Objective A: In the passage on the film Hannah Arendt, who is the central character of von Trotta's film Vision?

Selected extract:
• • • • •
At the New York premiere of Margarethe von Trotta’s Hannah Arendt in late May, it was impossible not to wonder what a large contemporary audience would make of a film built around a thinker. Of course von Trotta had already given us a wide range of films focused on powerful women, from Rosa Luxembourg to the more recent Vision, whose central character is the medieval nun Hildegarde von Bingen. Von Trotta had always managed in these earlier films to temper admiration with skepticism, to suggest that unyielding conviction may betray an element of fanaticism, that there is always a price to be paid for steadfastness and independence of mind. Clearly von Trotta wanted to study and, if possible, celebrate women who were, in one degree or another, at odds with their society or otherwise pitted against the established ideas or decorums imposed upon them. But Arendt was an especially problematic figure for such a filmmaker to tackle, a figure who was revered and reviled in almost equal measure, and whose work would be notoriously difficult to summarize or to bring to life in a two-hour film.
• • • • •
Raw data:
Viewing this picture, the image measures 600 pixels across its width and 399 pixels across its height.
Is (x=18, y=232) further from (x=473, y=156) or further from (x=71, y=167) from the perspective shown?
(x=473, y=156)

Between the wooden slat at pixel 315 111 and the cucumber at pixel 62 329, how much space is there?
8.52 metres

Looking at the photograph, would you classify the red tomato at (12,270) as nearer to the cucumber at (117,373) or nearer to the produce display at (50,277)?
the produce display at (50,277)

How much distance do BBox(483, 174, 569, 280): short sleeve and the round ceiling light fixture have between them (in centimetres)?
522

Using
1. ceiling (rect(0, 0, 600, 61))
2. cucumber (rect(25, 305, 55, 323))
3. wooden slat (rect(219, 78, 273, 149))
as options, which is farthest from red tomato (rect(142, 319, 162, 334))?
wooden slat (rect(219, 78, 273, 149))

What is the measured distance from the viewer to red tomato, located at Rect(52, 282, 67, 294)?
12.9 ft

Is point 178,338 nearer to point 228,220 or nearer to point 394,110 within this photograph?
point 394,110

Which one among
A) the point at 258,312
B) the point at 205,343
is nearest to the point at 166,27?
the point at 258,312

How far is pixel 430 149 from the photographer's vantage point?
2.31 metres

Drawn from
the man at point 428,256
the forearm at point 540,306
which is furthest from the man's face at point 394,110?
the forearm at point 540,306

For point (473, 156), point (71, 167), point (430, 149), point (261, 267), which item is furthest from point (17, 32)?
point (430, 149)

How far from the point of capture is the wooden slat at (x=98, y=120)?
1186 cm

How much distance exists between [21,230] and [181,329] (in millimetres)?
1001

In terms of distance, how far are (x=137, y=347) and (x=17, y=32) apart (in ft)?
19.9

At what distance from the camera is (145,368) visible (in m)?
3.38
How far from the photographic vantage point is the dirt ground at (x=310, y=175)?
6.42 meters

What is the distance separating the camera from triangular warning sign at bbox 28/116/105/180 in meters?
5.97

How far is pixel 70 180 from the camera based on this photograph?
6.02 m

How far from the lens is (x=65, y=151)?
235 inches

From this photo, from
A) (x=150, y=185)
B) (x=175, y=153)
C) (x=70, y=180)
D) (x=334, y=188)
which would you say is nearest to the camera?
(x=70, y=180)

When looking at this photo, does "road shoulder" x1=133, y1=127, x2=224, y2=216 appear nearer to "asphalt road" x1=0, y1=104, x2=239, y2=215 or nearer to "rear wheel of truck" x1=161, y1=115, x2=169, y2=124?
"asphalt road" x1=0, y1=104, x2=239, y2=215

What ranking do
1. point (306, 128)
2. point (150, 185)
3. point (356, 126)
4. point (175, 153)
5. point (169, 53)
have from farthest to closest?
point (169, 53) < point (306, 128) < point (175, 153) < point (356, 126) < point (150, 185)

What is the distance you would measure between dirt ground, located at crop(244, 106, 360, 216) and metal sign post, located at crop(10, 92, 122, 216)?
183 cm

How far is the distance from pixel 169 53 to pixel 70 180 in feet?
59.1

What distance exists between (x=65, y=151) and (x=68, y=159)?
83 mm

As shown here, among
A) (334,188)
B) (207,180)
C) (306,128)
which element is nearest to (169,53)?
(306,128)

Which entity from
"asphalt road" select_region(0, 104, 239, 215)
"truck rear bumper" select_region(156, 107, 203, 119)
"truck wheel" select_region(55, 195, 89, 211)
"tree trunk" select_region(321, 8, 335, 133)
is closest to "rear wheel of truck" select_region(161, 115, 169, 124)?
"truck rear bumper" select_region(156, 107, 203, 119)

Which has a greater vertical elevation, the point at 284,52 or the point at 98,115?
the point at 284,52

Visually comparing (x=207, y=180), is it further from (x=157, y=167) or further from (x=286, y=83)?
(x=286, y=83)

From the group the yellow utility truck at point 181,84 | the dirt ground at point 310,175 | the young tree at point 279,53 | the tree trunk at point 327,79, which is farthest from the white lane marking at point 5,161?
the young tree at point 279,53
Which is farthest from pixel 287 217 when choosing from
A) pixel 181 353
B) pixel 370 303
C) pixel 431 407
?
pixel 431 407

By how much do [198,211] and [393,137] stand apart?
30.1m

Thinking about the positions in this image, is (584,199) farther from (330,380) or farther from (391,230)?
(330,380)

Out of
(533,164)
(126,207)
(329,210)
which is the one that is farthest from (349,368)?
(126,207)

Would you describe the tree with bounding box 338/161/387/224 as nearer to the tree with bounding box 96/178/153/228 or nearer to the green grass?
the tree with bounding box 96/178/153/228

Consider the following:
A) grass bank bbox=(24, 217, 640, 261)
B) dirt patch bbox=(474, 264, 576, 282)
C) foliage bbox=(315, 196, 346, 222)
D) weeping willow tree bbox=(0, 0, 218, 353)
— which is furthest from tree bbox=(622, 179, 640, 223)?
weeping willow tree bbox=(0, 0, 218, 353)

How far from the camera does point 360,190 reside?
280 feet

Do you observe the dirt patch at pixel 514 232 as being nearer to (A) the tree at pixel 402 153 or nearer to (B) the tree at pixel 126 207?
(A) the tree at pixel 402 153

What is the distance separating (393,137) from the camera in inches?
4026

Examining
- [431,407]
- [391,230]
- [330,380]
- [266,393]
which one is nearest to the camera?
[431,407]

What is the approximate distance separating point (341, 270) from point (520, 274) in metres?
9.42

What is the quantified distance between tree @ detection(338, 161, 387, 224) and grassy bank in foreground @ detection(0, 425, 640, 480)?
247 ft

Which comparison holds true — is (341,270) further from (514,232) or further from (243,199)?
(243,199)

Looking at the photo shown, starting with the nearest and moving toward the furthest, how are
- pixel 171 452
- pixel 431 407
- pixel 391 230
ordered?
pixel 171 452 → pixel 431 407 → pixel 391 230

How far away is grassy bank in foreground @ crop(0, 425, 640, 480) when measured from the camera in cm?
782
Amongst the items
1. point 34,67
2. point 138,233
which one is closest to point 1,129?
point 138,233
• • • • •
Objective B: Rewrite the stretch of entries from the line containing "Do you observe" through the end of the entries, replacing "camera" with "viewer" and changing nothing else.

Task solution A: The medieval nun Hildegarde von Bingen.

Task solution B:
Do you observe the dirt patch at pixel 514 232 as being nearer to (A) the tree at pixel 402 153 or nearer to (B) the tree at pixel 126 207?
(A) the tree at pixel 402 153

What is the distance separating (393,137) from the viewer in inches?
4026

Examining
- [431,407]
- [391,230]
- [330,380]
- [266,393]
which one is nearest to the viewer?
[431,407]

What is the approximate distance separating point (341, 270) from point (520, 274) in metres?
9.42

What is the quantified distance between tree @ detection(338, 161, 387, 224) and grassy bank in foreground @ detection(0, 425, 640, 480)?
247 ft

Which comparison holds true — is (341,270) further from (514,232) or further from (243,199)?
(243,199)

Looking at the photo shown, starting with the nearest and moving toward the furthest, how are
- pixel 171 452
- pixel 431 407
- pixel 391 230
ordered?
pixel 171 452 → pixel 431 407 → pixel 391 230

How far away is grassy bank in foreground @ crop(0, 425, 640, 480) when measured from the viewer in cm?
782
Amongst the items
1. point 34,67
2. point 138,233
which one is closest to point 1,129?
point 138,233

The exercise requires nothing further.